Using the listing below, retype only the lines from the line with "Sensationelle Meldung: Die" through the end, both ends included, and exclude the pictures.

DATA SHOWN:

####################

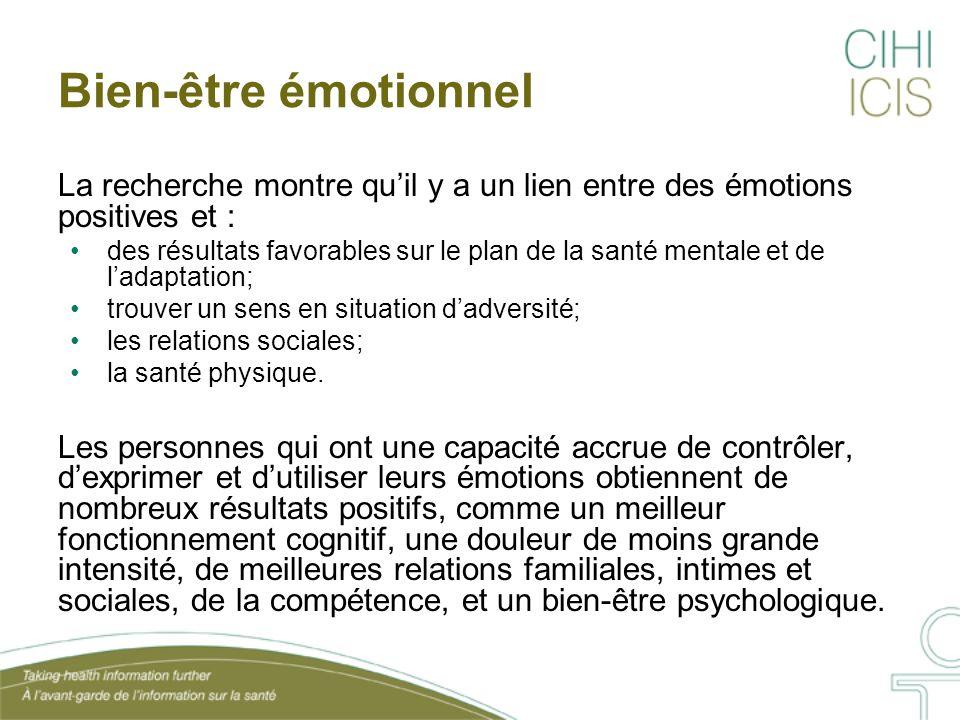Bien-être émotionnel La recherche montre qu'il y a un lien entre des émotions positives et : des résultats favorables sur le plan de la santé mentale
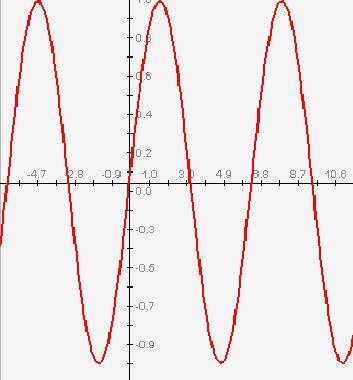 Graph of y=sin(x)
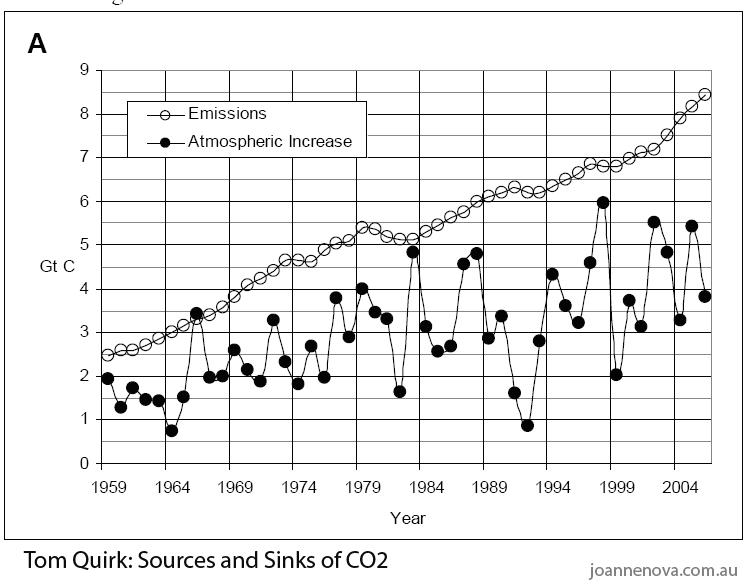 Sensationelle Meldung: Die globale Temperatur steuert das CO2-Niveau – nicht der Mensch!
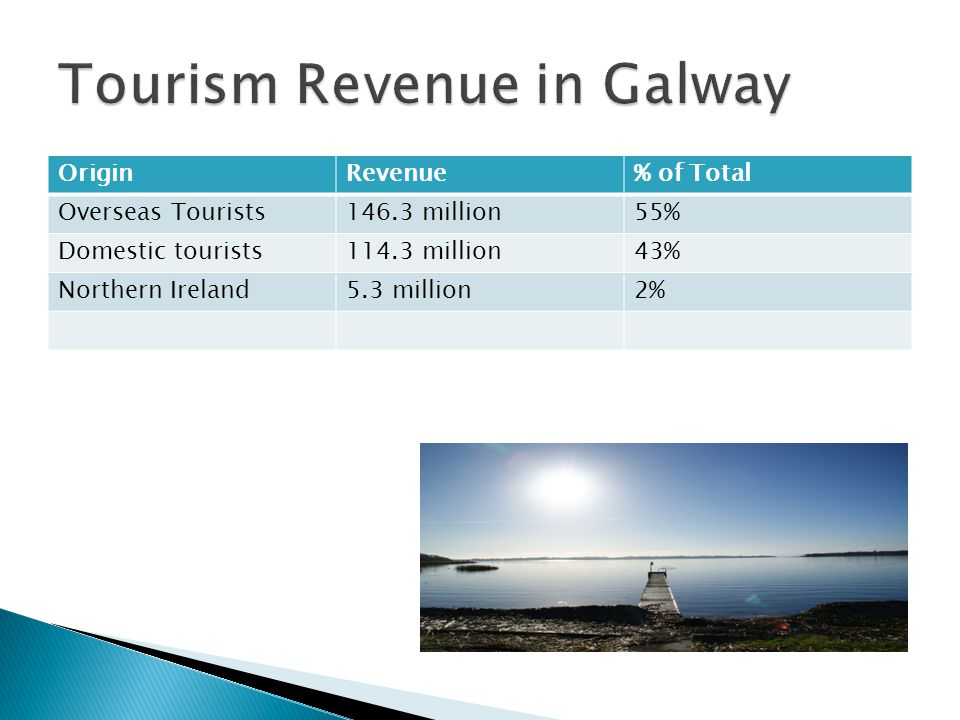 OriginRevenue% of Total Overseas Tourists146.3 million55% Domestic tourists114.3 million43% Northern Ireland5.3 million2%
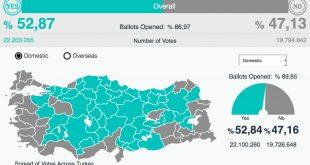 """Agenția de presă turcă Anadolu indică o victoriei a taberei """"DA"""", la ora 19:15, după circa 2 ore de la închiderea urnelor și numărarea a peste 87% din voturi."""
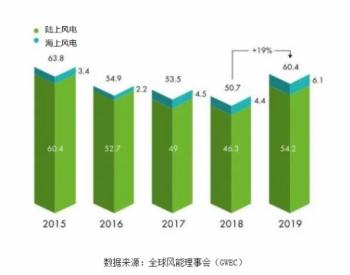 未来5年中国风力发电行业发展预测分析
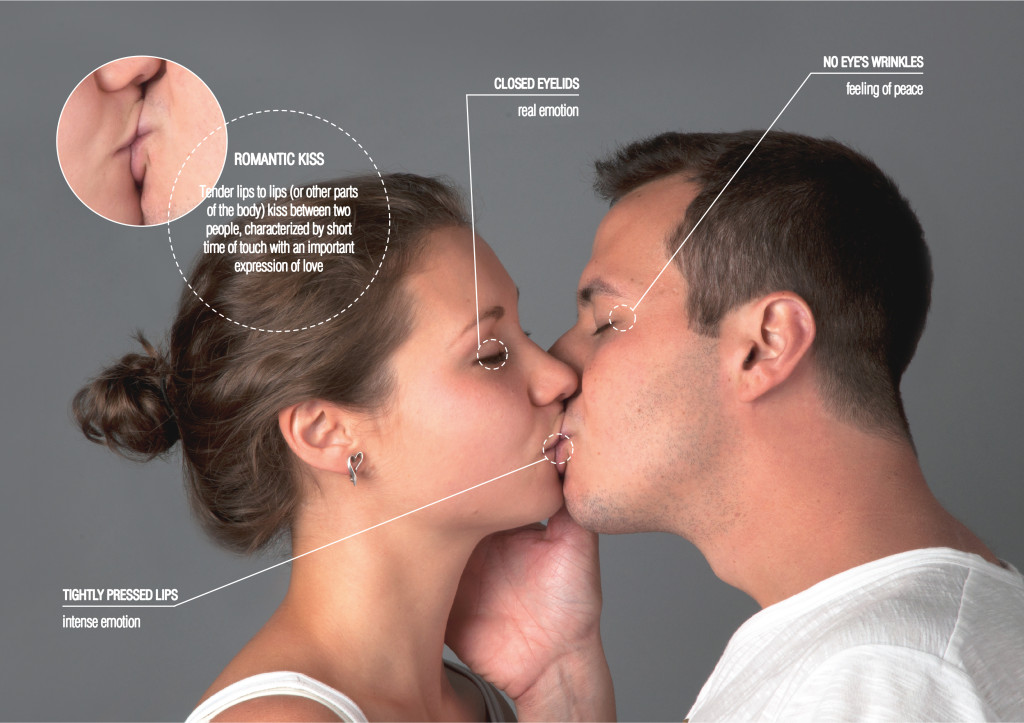 Romantic Kissing And Touching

####################

OUTPUT FOR THIS TASK:
 Sensationelle Meldung: Die globale Temperatur steuert das CO2-Niveau – nicht der Mensch!
 OriginRevenue% of Total Overseas Tourists146.3 million55% Domestic tourists114.3 million43% Northern Ireland5.3 million2%
 """Agenția de presă turcă Anadolu indică o victoriei a taberei """"DA"""", la ora 19:15, după circa 2 ore de la închiderea urnelor și numărarea a peste 87% din voturi."""
 未来5年中国风力发电行业发展预测分析
 Romantic Kissing And Touching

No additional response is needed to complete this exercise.